Temperature Affects Voltage-Sensitive Conductances Differentially in Octopus Cells of the Mammalian Cochlear Nucleus

Abstract

Temperature is an important physiological variable the influence of which on macroscopic electrophysiological measurements in slices is not well documented. We show that each of three voltage-sensitive conductances of octopus cells of the mammalian ventral cochlear nucleus (VCN) is affected differently by changes in temperature. As expected, the kinetics of the currents were faster at higher than at lower temperature.

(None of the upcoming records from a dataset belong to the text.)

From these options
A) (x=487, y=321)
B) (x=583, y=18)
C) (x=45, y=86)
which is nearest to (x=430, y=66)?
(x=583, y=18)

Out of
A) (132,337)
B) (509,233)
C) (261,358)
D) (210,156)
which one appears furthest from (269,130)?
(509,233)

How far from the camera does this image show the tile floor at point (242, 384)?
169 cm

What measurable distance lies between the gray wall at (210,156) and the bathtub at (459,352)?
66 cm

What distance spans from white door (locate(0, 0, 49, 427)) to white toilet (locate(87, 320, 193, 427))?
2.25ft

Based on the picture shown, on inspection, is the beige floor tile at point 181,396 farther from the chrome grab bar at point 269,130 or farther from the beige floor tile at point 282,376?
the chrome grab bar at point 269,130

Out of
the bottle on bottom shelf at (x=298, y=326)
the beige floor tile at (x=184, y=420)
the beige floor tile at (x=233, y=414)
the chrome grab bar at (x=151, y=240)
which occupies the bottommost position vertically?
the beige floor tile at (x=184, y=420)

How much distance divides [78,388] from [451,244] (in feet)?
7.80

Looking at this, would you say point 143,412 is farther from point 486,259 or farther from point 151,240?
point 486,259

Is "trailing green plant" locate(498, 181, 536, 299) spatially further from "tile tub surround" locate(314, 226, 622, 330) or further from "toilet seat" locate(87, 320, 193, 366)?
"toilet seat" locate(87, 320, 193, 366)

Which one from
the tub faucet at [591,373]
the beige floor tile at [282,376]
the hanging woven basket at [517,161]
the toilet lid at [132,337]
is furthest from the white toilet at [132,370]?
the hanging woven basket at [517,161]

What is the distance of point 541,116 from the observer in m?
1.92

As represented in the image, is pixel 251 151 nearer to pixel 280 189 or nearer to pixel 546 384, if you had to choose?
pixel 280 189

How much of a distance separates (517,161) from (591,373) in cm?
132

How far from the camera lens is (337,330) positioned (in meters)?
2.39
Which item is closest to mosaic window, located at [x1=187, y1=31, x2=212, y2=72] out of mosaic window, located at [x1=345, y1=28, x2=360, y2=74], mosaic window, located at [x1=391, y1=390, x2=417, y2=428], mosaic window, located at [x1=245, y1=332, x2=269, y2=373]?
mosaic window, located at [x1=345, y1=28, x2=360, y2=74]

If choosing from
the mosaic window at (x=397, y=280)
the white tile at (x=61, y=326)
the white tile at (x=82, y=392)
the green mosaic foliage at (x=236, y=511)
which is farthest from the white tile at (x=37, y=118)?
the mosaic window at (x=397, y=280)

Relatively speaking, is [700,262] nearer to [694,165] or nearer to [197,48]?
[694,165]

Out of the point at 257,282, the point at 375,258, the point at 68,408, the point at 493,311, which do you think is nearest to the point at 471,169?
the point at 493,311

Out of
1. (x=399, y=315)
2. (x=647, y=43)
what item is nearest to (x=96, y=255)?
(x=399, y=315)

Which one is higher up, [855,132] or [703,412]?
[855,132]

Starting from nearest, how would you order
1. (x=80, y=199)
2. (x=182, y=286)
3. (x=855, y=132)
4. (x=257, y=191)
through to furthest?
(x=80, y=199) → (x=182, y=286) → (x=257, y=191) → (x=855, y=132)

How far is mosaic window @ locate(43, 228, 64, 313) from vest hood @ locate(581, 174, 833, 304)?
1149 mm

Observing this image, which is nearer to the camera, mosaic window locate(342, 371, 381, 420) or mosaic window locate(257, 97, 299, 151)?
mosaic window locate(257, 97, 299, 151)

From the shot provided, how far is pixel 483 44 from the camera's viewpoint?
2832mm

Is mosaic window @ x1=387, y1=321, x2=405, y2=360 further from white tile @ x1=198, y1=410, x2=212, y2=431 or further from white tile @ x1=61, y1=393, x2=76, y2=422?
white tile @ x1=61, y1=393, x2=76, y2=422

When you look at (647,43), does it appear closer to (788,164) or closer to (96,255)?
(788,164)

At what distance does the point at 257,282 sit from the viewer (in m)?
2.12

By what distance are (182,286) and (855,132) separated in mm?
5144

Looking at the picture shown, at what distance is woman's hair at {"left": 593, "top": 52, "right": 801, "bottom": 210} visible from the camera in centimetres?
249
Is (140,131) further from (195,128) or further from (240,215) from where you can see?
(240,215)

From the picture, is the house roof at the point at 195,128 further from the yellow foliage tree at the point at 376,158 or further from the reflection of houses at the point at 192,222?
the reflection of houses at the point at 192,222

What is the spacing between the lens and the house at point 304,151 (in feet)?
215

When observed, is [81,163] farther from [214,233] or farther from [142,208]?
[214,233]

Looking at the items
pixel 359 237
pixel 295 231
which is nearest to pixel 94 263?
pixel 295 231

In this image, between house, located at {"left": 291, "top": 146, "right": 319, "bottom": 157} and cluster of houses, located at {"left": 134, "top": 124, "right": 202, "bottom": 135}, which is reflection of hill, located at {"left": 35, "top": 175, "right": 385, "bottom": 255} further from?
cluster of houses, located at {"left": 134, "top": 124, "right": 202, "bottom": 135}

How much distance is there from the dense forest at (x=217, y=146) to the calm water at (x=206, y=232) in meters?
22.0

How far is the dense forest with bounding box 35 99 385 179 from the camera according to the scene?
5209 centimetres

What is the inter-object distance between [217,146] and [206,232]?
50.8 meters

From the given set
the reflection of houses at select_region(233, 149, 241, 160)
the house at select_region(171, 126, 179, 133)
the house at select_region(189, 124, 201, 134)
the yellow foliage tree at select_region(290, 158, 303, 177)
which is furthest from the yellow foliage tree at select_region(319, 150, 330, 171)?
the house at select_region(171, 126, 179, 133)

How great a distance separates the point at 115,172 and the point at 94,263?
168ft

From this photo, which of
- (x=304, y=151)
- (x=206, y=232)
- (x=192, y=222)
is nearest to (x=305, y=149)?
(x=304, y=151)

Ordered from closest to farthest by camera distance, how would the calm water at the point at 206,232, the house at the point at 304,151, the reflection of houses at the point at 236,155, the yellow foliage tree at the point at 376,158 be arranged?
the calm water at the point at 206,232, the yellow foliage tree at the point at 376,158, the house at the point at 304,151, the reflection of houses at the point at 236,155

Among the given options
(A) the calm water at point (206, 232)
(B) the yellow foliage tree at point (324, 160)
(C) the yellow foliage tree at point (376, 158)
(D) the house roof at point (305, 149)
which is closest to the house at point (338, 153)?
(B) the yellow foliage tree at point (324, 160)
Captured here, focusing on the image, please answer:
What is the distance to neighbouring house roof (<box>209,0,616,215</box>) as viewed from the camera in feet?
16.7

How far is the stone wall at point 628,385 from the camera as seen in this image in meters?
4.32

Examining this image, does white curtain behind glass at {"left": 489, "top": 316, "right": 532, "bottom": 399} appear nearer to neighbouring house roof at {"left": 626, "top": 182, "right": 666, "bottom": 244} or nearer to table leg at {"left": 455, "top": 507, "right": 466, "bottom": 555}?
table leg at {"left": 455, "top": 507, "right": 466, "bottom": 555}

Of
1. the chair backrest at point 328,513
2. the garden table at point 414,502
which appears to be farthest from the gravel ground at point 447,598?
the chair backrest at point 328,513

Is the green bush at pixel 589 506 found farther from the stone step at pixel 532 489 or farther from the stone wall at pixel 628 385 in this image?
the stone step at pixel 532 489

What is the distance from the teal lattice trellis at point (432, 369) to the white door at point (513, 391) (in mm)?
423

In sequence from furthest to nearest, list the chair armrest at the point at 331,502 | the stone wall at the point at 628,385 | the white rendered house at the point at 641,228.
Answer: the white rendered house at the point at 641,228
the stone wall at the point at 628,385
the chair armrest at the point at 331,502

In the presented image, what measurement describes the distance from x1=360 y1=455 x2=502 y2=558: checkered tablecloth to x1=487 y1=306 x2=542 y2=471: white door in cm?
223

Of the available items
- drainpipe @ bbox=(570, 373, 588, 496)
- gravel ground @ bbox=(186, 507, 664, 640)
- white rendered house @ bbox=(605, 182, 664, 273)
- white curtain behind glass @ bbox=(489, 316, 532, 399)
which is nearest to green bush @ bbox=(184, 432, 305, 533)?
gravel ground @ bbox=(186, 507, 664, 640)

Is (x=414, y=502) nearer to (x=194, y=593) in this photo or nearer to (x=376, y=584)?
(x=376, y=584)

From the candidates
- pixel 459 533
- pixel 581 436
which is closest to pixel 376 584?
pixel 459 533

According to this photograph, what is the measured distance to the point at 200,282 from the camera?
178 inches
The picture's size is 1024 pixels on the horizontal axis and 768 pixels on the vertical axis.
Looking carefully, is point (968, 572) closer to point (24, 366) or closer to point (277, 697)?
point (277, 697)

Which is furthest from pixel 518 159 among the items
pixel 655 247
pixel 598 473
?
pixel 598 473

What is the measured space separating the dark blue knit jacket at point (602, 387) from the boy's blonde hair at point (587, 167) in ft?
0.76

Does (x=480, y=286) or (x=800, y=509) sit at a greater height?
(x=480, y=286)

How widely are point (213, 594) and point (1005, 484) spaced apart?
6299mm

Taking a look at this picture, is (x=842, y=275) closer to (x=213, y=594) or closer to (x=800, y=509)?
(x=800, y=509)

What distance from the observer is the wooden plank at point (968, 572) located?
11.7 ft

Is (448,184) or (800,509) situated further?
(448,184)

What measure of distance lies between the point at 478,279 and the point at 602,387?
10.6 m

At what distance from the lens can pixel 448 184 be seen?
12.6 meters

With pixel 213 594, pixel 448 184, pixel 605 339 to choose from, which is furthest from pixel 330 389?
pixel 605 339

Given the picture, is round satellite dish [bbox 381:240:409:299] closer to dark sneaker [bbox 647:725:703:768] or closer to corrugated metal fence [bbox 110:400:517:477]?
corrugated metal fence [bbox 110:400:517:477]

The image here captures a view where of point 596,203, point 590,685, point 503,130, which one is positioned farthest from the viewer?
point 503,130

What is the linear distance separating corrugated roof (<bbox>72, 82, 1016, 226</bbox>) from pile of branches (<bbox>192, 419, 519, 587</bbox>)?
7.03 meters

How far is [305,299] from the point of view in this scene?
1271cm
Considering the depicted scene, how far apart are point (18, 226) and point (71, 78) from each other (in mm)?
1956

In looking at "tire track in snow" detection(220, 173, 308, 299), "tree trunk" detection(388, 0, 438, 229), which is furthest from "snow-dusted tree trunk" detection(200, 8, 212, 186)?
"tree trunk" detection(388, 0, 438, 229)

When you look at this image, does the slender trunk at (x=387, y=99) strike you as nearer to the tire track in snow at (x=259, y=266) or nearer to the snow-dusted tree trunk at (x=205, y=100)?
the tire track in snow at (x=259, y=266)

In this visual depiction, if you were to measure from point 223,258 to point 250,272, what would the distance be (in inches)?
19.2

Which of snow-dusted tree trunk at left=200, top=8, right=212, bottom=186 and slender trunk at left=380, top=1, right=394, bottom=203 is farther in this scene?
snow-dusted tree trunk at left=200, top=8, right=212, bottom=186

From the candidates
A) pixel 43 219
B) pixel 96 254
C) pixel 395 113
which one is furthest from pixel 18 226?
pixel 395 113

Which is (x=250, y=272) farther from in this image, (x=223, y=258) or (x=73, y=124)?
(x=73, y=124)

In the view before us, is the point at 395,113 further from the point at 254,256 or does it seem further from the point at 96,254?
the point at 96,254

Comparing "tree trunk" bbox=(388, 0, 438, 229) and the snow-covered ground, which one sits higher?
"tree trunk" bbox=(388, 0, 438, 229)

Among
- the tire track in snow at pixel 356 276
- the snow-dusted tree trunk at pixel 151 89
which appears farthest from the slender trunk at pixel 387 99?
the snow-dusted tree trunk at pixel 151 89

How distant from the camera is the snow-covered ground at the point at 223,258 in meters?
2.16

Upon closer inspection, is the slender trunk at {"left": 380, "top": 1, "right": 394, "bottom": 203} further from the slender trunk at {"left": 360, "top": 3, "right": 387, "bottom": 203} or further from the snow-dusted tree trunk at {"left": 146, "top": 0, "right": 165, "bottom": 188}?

Where they could be measured, time constants of activation, deactivation, and inactivation had Q10 values between 1.8 and 4.6. The magnitude of the peak conductances was differentially affected by temperature. While the peak magnitude of the high-voltage-activated K+ conductance, g(KH), was unaffected by changes in temperature, the peak of the low-voltage-activated K+ conductance, g(KL), was reduced by half when the temperature was lowered from 33 to 23 degrees C (Q10 = 2). Changing the temperature changed the kinetics and the magnitude of the hyperpolarization-activated mixed cation conductance, g(h), but the changes in magnitude were transient. The voltage sensitivity of the three conductances was unaffected by temperature. The action of temperature on these conductances is reflected in the resting potentials and in the shapes of action potentials.